Some questions that arise when considering endpoint marking are: How
can an application determine whether it is queue building or not,
given that the sending application is generally not aware of the
available capacity of the path to the receiving endpoint? Even in
cases where an application is aware of the capacity of the path, how
can it be sure that the available capacity (considering other flows
that may be sharing the path) would be sufficient to result in the
application's traffic not causing a queue to form? In an unmanaged
environment, how can networks trust endpoint marking, why wouldn't
all applications mark their packets as NQB?
As an answer the last question, it would be worthwhile to note that
the NQB designation and marking would be intended to convey
verifiable traffic behavior, not needs or wants. Also, it would be
important that incentives are aligned correctly, i.e. that there is a
benefit to the application in marking its packets correctly, and no
benefit for an application in intentionally mismarking its traffic.
Thus, a useful property of nodes that support separate queues for NQB
and QB flows would be that for NQB flows, the NQB queue provides
better performance (considering latency, loss and throughput) than
the QB queue; and for QB flows, the QB queue provides better
performance (considering latency, loss and throughput) than the NQB
queue.

Data segment:
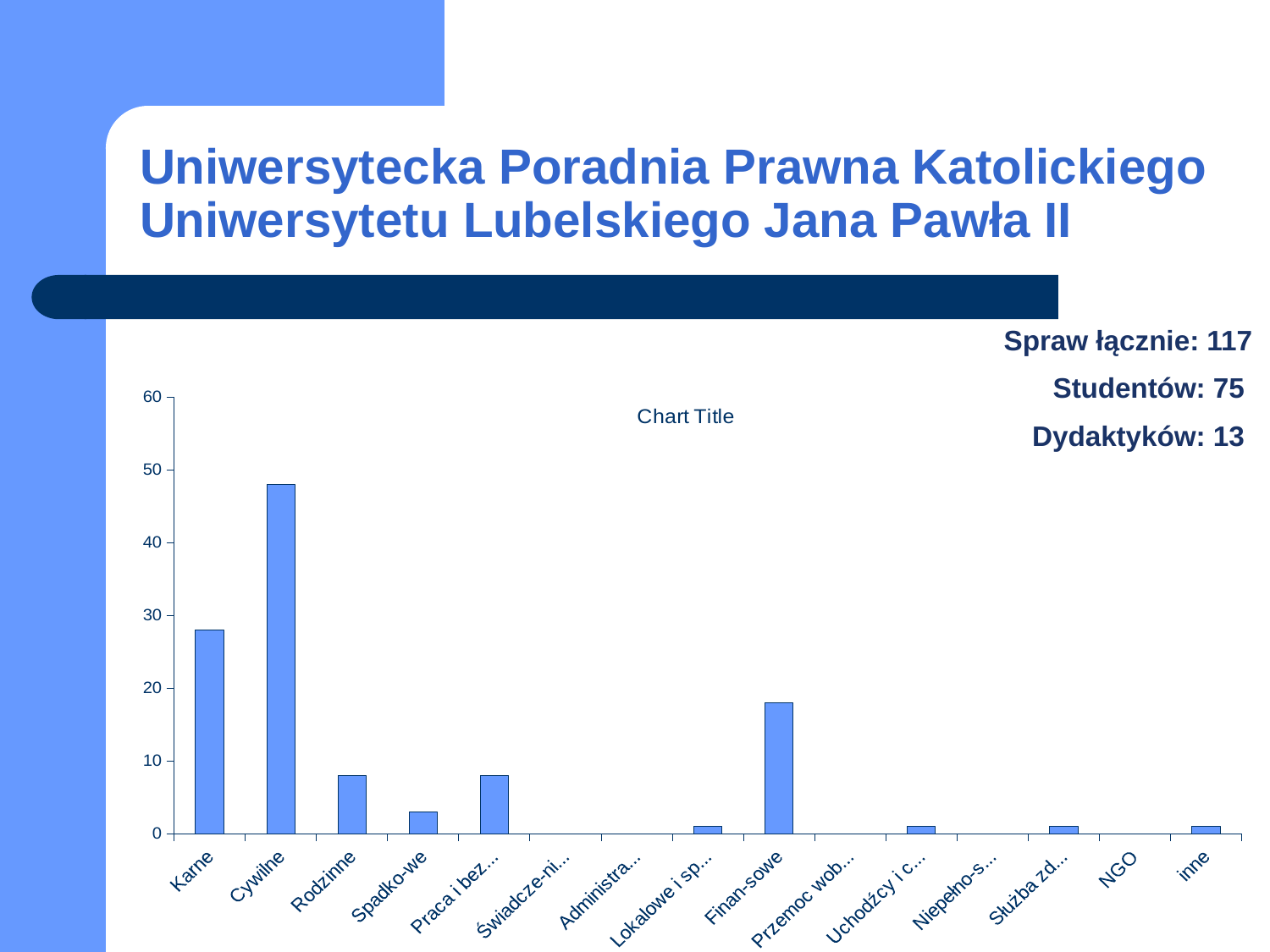
Is the value for Cywilne greater or less than 40? greater Which is larger, the value for Cywilne or the value for Karne? Cywilne Which category has the highest bar in the chart? Cywilne Is the value for Finan-sowe greater or less than 20? less Is the value for Karne greater or less than 20? greater What kind of chart is shown on the slide? bar chart What title is displayed on the chart? Chart Title How many categories are shown on the x axis of the chart? 15 Which is larger, the value for Karne or the value for Finan-sowe? Karne Which is larger, the value for Rodzinne or the value for Spadko-we? Rodzinne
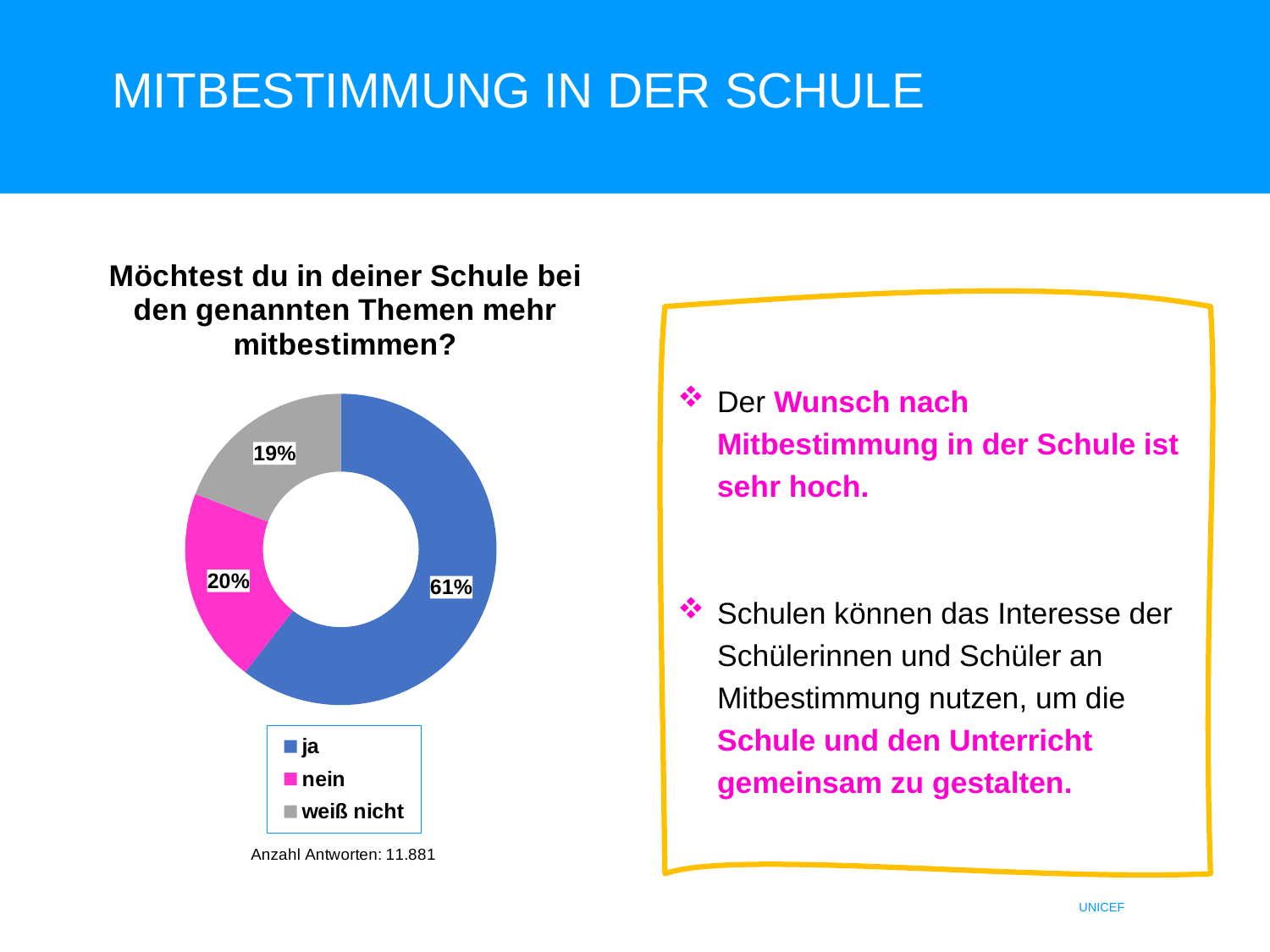
What is the combined share of "nein" and "weiß nicht"? 39% What kind of chart is shown on the slide? Doughnut (pie) chart How many categories does the chart show? 3 What percentage of respondents answered "weiß nicht"? 19% What percentage of respondents answered "ja"? 61% Which answer category has the largest share of the chart? ja How many responses (Anzahl Antworten) does the chart note state? 11.881 Which is larger, the share for "ja" or the share for "weiß nicht"? ja What is the title of the chart? Möchtest du in deiner Schule bei den genannten Themen mehr mitbestimmen? What is the difference in percentage points between "ja" and "nein"? 41 Which answer category has the smallest share of the chart? weiß nicht What percentage of respondents answered "nein"? 20%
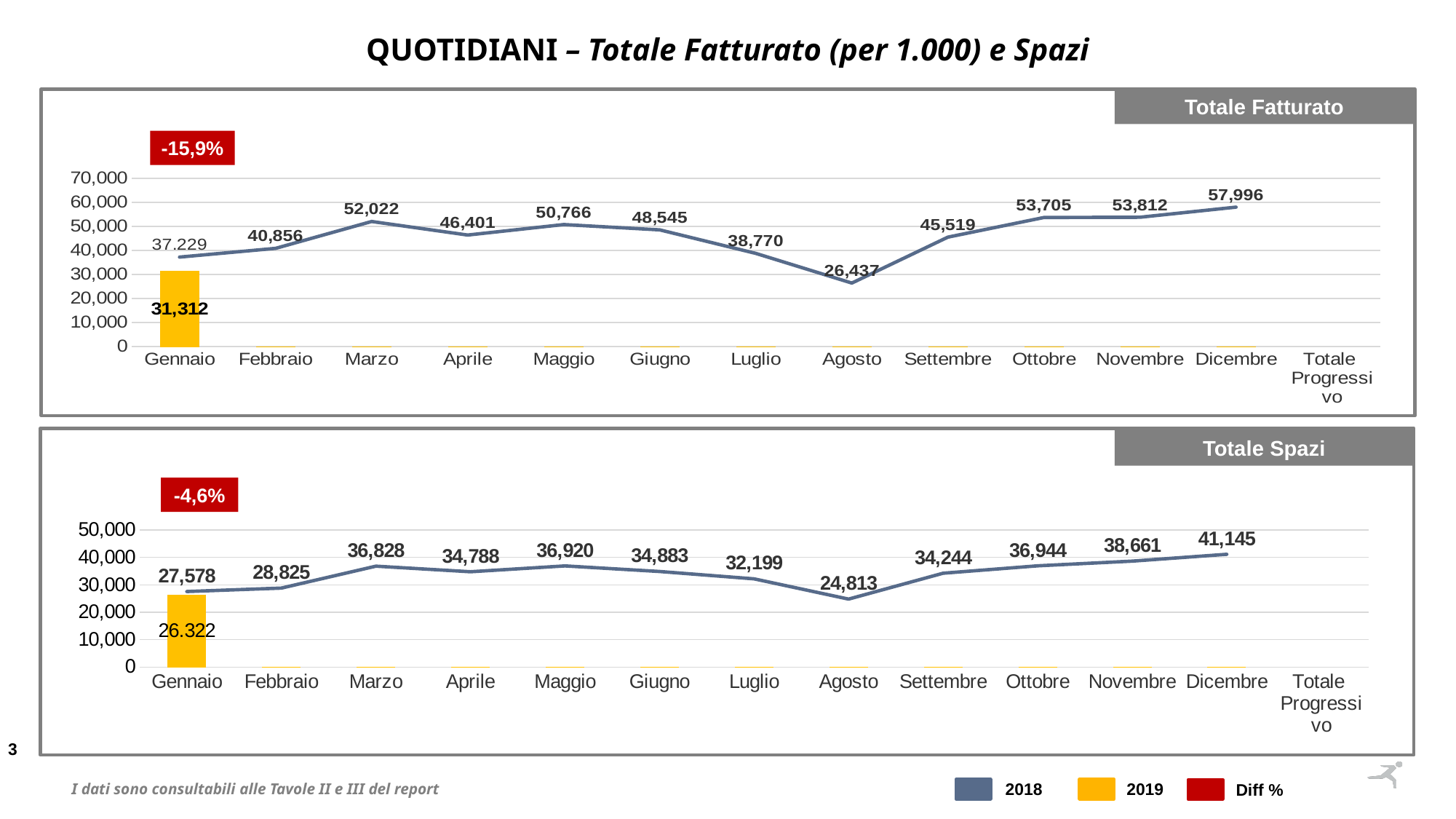
In the Totale Fatturato chart, which month has the lowest 2018 value? Agosto In the Totale Fatturato chart, what is the difference between the 2018 values for Dicembre and Agosto? 31,559 In the Totale Spazi chart, what is the 2018 value for Agosto? 24,813 In the Totale Spazi chart, which month has the highest 2018 value? Dicembre In the Totale Spazi chart, which 2018 value is larger, Marzo or Maggio? Maggio How many categories are shown on the x axis of the Totale Spazi chart? 13 In the Totale Fatturato chart, which month has the highest 2018 value? Dicembre How many series does the legend at the bottom of the slide list? 3 What Diff % value is shown in the Totale Fatturato chart? -15,9% In the Totale Fatturato chart, what is the 2018 value for Marzo? 52,022 In the Totale Fatturato chart, what is the 2019 value for Gennaio? 31,312 In the Totale Spazi chart, what is the difference between the 2018 values for Dicembre and Gennaio? 13,567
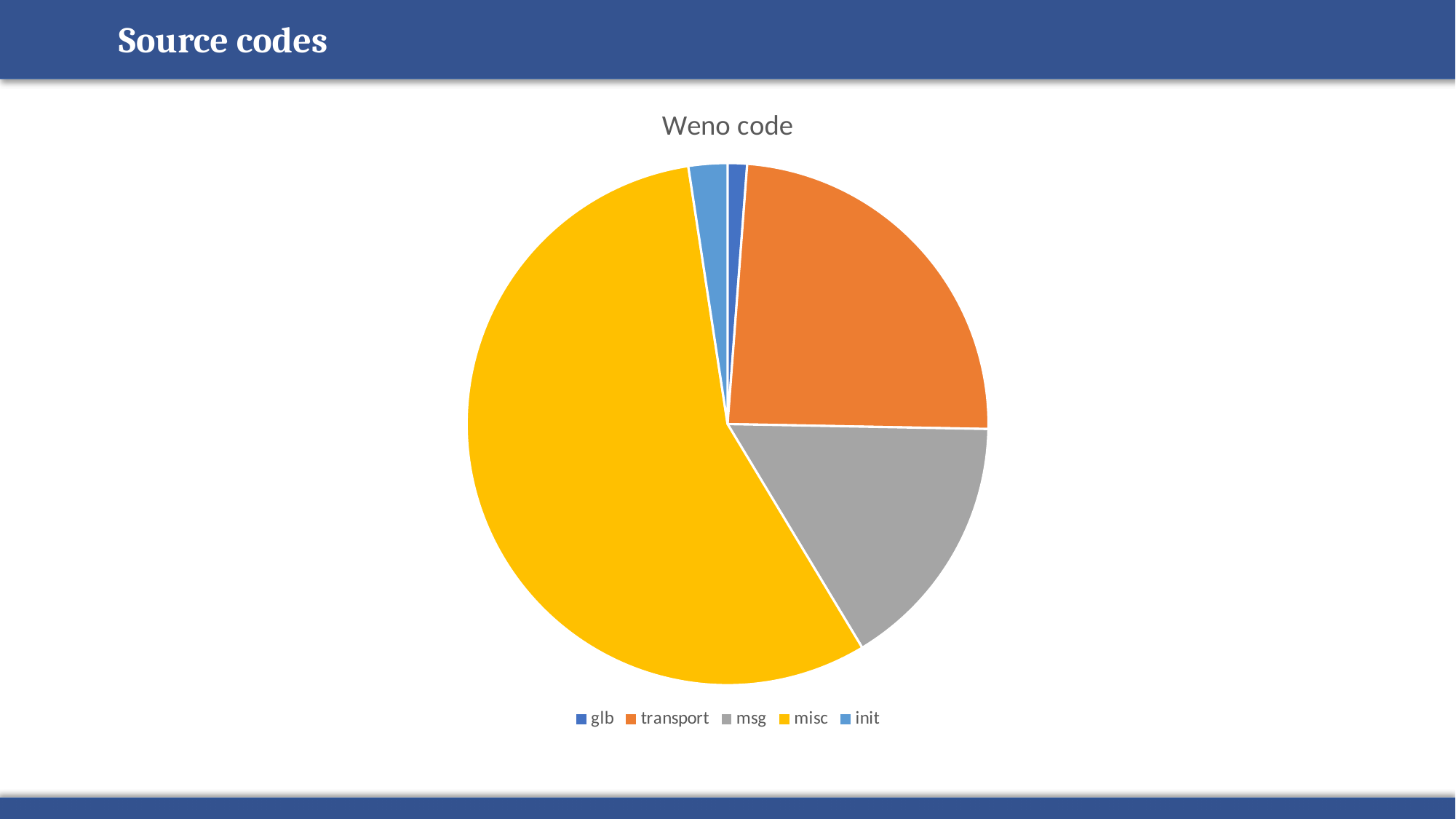
Which slice is larger, init or glb? init What is the title of the chart? Weno code How many categories does the pie chart have? 5 Which category has the largest slice of the pie? misc Which slice is larger, transport or msg? transport Which slice is larger, msg or init? msg What kind of chart is shown on the slide? pie chart Which category has the smallest slice of the pie? glb Which category is shown in yellow in the pie chart? misc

What is expected:
Answer these questions about the passage on endpoint marking above:
(a) What is the sending application generally not aware of?
(b) What would the NQB designation and marking be intended to convey?
(c) Which three things are considered when comparing how well the NQB and QB queues perform?

Solution to this problem:
(a) The available capacity of the path to the receiving endpoint.
(b) Verifiable traffic behavior, not needs or wants.
(c) Latency, loss and throughput.